It was around 2011 and my four-year-old startup, The Box, was growing at a rate I had never experienced and one at which I intended it to keep running.
The only challenge was funding. My silent shareholders at the time had neither the appetite, nor the resources, to keep investing at the level I needed to build my team and gear up for substantial growth. It was apparent I had a stick in the wheel.
Just as pressure produces diamonds, creativity sparks when you’re in a stressful situation, and although my business was still very young, I realised I had to undertake a management buy-out. This was not easy. I had to find a way of continuing to grow the company, while at the same time committing the cashflow it would take to buy out my silent partners. In fact, it was one of the toughest decisions I’ve ever had to take, but it was a necessary one to continue our growth, create jobs and expand our reach.
The only problem was where could I find the money to pay them? During the company’s second year, I’d already paid out a dividend which had covered my silent shareholders’ initial cost of capital, so this was already a risk-free investment for them.

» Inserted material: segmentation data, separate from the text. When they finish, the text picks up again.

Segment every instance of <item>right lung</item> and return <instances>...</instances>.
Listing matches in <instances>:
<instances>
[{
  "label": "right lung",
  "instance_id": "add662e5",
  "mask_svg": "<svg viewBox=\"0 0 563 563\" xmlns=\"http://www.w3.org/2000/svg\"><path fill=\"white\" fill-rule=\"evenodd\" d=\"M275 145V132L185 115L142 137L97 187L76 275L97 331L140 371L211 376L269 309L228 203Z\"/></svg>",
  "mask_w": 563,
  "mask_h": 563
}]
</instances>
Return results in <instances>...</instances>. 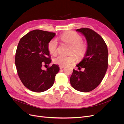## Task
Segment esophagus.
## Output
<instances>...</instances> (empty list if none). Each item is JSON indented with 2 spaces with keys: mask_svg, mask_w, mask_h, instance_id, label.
<instances>
[{
  "mask_svg": "<svg viewBox=\"0 0 124 124\" xmlns=\"http://www.w3.org/2000/svg\"><path fill=\"white\" fill-rule=\"evenodd\" d=\"M63 68H64V66H59V68L60 69H62Z\"/></svg>",
  "mask_w": 124,
  "mask_h": 124,
  "instance_id": "esophagus-1",
  "label": "esophagus"
}]
</instances>
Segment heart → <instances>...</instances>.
I'll return each instance as SVG.
<instances>
[{
    "mask_svg": "<svg viewBox=\"0 0 124 124\" xmlns=\"http://www.w3.org/2000/svg\"><path fill=\"white\" fill-rule=\"evenodd\" d=\"M59 39L63 42L71 46L70 53H73L78 59H80L85 56L87 51V45L82 41V37L76 32L66 31L59 36ZM58 42L56 39L51 40L47 45V49L52 55H55L57 52ZM76 57L73 54L68 56L58 55L55 57L53 61L60 66H66L76 61Z\"/></svg>",
    "mask_w": 124,
    "mask_h": 124,
    "instance_id": "1",
    "label": "heart"
}]
</instances>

But I knew that funding this share buyback for a four-year old company, while continuing to fund growth, was another hurdle I had to overcome.
I structured a deal to buy back the whole of the company, which I funded from banks and from cashflow for a period of 12 months. Since we had three years of financials behind us showing healthy growth, the banks were comfortable with providing me 50 percent of the funds needed. The rest, I had to generate.
How did I do it? By focusing on my customers. A customer-funded business is what I was in the process of building and the more cash I needed, the more customers I had to recruit. This pushed me to bring in more customers and it’s a philosophy we still follow today. Our biggest stakeholder is the customer – they are the reason why we exist.
To keep things moving, I made sure that all of the stakeholders, team members and vendors focused on one vision, plan and target. If I didn’t have everyone on the same page, there would’ve been another stick in the wheel impeding movement. Thankfully, we were able to accelerate our growth at the same time as doing the deal.
Those 12 months were a struggle, but struggle is part of the process and it became the fun part – a challenge to overcome.
Nike has a slogan that I think sums up the essence of entrepreneurship—‘Just do it’. It’s so simple, yet so powerful. Early on, I discovered that it is much quicker to make a mistake, learn from it and move in the right direction, than to stay idle. I had a ‘yes man’ mentality – by that, I meant I just said ‘yes’ to every single opportunity that came my way. I had the bandwidth to try, learn, fail, trash and focus on what worked and multiply it.